Much like the similarly Weinstein-adjacent drama The Assistant, albeit on a much larger scale, the genius of TÁR is its fixed perspective, which limits the audience’s experience almost entirely to the world as Lydia sees it. Or doesn’t. The same focus that allows her to deconstruct Mahler to the tiniest detail—at one point, she orders the trumpeter to play backstage to get the distanced sound she wants—prevents her from noticing the maelstrom that’s developing around her. Of course, she assumes that she’s insulated from consequences, as most powerful people do, but that insulation cuts both ways, exposing her lack of self-awareness and a deep moral turpitude. Field implies persuasively that Lydia’s flaws cannot be disentangled from her brilliance; she’s a servant to her narrow impulses and expects to be accommodated.
Blanchett masters all the technical, actorly things you might expect from a role like Lydia—the graceful transitions from German to English, the sweeping (and delicate) movements of her arms and body as she conducts, the real tickling of the ivories in her apartment.

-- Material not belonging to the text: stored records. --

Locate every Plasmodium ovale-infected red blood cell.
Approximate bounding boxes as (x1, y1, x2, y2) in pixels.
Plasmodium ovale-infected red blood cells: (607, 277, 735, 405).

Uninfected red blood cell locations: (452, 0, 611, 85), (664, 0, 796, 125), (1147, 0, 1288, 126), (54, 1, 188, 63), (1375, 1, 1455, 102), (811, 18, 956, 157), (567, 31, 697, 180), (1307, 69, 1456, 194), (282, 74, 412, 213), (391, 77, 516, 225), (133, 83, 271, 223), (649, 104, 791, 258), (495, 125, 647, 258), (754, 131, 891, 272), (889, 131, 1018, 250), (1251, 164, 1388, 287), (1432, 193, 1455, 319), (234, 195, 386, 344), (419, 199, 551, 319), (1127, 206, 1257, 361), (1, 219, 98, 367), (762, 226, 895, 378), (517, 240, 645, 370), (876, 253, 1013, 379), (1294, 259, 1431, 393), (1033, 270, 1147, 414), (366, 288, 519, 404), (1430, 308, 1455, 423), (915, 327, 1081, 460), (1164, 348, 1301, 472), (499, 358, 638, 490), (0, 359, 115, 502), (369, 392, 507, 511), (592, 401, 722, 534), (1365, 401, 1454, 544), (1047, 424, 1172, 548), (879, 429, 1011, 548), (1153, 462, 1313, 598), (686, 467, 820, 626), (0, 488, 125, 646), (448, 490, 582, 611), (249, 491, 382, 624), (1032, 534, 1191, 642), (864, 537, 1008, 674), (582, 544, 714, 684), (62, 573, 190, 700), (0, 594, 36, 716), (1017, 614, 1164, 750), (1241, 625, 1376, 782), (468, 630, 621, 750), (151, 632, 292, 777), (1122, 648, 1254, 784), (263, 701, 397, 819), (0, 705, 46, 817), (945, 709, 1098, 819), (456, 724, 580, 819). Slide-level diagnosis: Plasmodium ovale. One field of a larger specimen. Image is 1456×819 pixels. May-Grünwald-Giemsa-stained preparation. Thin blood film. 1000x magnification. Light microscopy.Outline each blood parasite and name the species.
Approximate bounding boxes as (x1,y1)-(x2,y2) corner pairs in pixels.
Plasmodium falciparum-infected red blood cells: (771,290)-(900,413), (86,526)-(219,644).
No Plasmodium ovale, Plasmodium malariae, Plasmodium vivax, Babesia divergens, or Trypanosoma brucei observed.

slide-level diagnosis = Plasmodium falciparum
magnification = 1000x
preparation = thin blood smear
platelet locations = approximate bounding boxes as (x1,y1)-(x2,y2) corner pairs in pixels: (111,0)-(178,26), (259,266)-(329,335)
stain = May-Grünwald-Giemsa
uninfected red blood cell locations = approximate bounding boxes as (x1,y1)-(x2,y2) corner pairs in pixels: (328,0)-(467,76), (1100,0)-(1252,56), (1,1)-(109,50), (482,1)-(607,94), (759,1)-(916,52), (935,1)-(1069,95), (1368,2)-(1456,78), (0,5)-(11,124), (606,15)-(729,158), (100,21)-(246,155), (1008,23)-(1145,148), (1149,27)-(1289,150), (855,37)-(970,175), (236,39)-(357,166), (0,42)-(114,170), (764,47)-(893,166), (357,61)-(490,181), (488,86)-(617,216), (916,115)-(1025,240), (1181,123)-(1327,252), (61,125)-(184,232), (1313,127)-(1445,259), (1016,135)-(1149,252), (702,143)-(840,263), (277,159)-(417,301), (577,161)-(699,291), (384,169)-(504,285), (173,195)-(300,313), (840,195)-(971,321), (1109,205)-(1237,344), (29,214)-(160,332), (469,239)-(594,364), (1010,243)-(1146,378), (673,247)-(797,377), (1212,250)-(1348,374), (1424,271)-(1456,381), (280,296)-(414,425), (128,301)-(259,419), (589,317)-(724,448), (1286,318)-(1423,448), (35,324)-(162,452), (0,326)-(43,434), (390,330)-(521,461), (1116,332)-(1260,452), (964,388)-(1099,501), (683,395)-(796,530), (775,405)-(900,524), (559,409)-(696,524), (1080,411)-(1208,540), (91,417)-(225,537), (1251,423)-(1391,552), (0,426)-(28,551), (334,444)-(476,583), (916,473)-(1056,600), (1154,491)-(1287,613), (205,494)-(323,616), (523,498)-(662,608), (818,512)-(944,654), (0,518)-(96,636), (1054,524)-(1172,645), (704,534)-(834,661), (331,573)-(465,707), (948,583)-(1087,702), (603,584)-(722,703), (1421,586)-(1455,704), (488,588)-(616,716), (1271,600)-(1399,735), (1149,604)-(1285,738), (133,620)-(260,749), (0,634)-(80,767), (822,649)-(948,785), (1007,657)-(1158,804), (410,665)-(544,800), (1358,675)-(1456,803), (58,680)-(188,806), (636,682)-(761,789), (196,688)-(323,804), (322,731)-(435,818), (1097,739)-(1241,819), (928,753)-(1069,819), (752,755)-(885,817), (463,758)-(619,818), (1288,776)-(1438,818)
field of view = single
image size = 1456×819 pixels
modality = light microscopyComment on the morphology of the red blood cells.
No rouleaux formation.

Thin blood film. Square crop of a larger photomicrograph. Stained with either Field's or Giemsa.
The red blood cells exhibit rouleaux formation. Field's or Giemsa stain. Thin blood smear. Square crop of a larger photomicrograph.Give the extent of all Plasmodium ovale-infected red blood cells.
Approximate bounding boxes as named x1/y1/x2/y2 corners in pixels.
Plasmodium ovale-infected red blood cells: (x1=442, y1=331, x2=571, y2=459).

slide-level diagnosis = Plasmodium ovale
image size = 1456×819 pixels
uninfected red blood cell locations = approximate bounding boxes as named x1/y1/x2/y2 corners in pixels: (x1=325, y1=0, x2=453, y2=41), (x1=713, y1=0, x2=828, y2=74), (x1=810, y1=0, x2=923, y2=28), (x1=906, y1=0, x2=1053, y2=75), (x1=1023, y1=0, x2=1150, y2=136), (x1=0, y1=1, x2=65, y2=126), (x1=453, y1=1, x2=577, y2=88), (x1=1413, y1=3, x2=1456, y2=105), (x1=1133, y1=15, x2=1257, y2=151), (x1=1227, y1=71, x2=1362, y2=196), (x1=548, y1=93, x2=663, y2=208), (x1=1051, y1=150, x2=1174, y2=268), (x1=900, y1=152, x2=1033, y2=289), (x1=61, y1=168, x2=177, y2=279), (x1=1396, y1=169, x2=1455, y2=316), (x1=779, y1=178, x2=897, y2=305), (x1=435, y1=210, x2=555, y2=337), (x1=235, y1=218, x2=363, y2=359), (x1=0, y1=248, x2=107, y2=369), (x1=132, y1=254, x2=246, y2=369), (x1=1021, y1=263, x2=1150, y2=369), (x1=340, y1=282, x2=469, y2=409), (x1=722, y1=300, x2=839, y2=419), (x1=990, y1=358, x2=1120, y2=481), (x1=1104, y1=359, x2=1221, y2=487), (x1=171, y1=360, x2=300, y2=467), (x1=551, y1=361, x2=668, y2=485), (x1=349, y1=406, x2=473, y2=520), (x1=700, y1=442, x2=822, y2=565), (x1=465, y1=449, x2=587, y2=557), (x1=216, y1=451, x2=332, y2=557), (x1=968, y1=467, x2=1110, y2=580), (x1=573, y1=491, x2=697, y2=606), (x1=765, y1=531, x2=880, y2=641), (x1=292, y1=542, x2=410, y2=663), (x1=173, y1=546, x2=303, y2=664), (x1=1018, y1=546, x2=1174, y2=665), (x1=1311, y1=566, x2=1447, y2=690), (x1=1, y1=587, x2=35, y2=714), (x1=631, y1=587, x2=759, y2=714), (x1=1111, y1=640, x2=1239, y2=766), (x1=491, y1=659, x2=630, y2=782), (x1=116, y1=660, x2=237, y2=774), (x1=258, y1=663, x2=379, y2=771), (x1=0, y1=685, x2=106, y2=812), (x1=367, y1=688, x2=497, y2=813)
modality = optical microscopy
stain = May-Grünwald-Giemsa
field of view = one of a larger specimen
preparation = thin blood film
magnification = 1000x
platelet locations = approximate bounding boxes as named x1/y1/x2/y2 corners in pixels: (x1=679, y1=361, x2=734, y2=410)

But there’s so much more to this performance, which seems specifically tailored to Blanchett’s aristocratic air yet swings from moments of sinister passive-aggression to raw bursts of emotion. Field lets many scenes play out at much greater length than expected—a feature the film has in common with In the Bedroom—and the effect is to have the audience carry many thoughts (and questions) at once, without overemphasizing any point. (The most shocking act of the film is photographed from a marked distance.) We simply have to live with Lydia as she lives with herself—and for herself. It’s a long journey down a steepening slope.
TÁR is currently showing in limited release.
Decision to Leave
Dir. Park Chan-wook
It takes a little squinting to recognize that the Park Chan-wook who directed Decision to Leave, a supremely elegant riff on noir motifs generally and Alfred Hitchcock’s Vertigo specifically, is the same guy who scandalized the festival circuit two decades earlier with Sympathy For Mr. Vengeance and Oldboy. This is certainly the same guy, a vibrant sensualist with a yen for ornate convolutions of plot, but his reputation as a shock artist has been curbed significantly, replaced by an interest in private undercurrents of desire. Intense passion and emotion are still the animating forces of his work, accompanied by a peerless sense of style, but Decision to Leave puzzles quietly over the mysteries of human behavior and our capacity for self-deception.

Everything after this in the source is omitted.